## Provided passage
+++++

Deloitte recommends a graduated package of measures:

  • Stage 1 - Increasing efficiency: Every supplier must optimize cost structures, reduce working capital and restructure balance sheets. Scenario-based planning helps to counter uncertainties.
  • Stage 2 - Turnaround: Companies in a critical situation must adjust production footprints, reduce employee capacities and enter into cooperation agreements with other suppliers. Sale and leaseback of non-core assets can create liquidity.
  • Stage 3 - Restructuring: If there is an acute risk of insolvency, price negotiations with OEMs, alternative sources of financing and, in extreme cases, an orderly market exit are necessary. At the same time, the course must be set: from mass production, system integration and vertical diversification to niche strategies or a controlled exit from shrinking segments.

Europe at Risk of Being Left Behind

The Berylls study shows: Regulatory uncertainty is a massive burden on suppliers. The EU adjustment of December 2025 - 90 instead of 100 percent CO2 reduction by 2035 - came too late and does little to change the fundamental uncertainty. At the same time, the USA is increasing the pressure with tariffs and protective measures.

+++++

## Record extracts
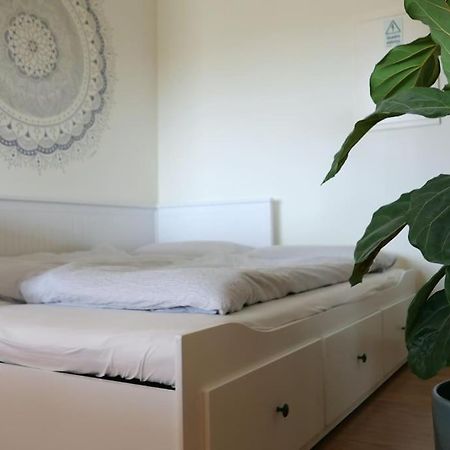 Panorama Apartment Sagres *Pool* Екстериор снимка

+++++

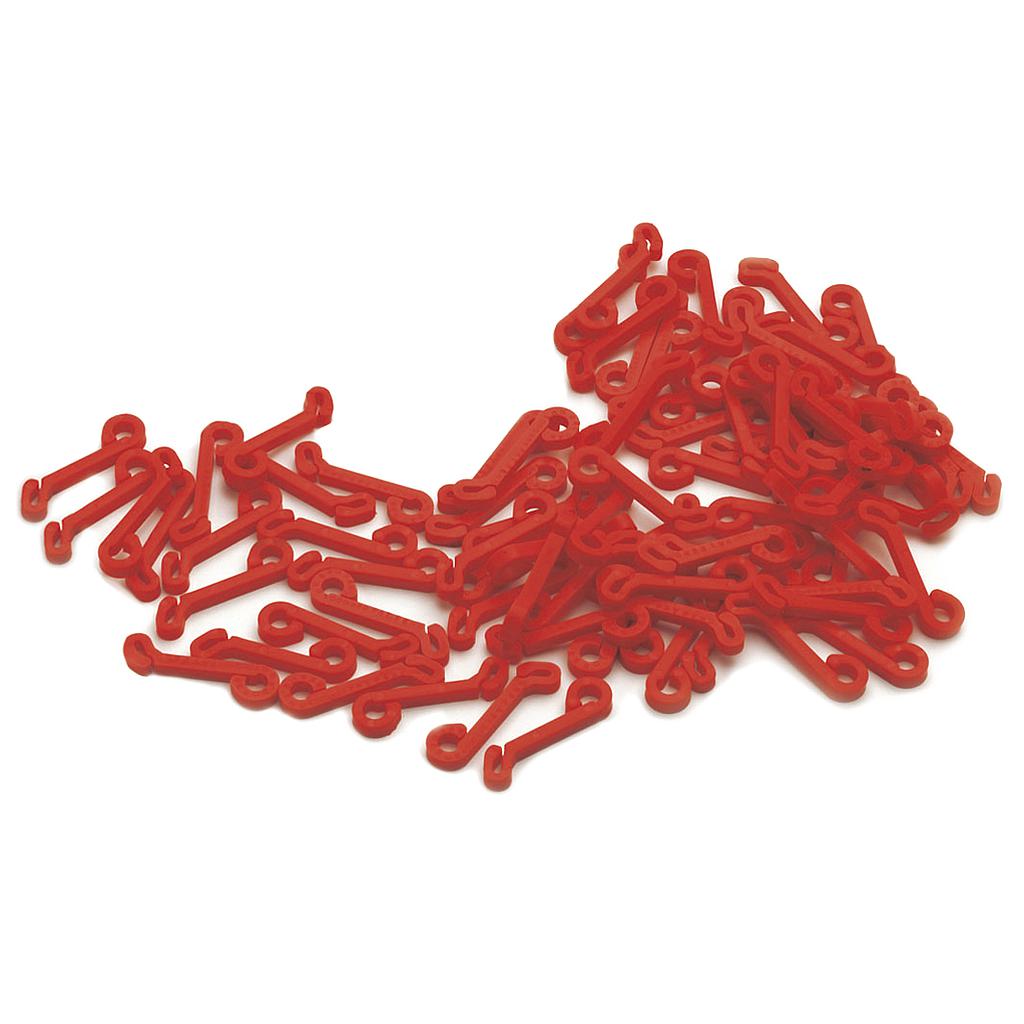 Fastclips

+++++

## What you will do
1. In the supplier passage, what CO2 reduction by 2035 did the EU adjustment of December 2025 set?
2. Please rewrite the supplier passage starting at "Deloitte recommends a" and ending at "to counter uncertainties.", swapping "working capital" for "inventory levels".

## Responses by item number
1. 90 percent instead of 100 percent.

2.
Deloitte recommends a graduated package of measures:

  • Stage 1 - Increasing efficiency: Every supplier must optimize cost structures, reduce inventory levels and restructure balance sheets. Scenario-based planning helps to counter uncertainties.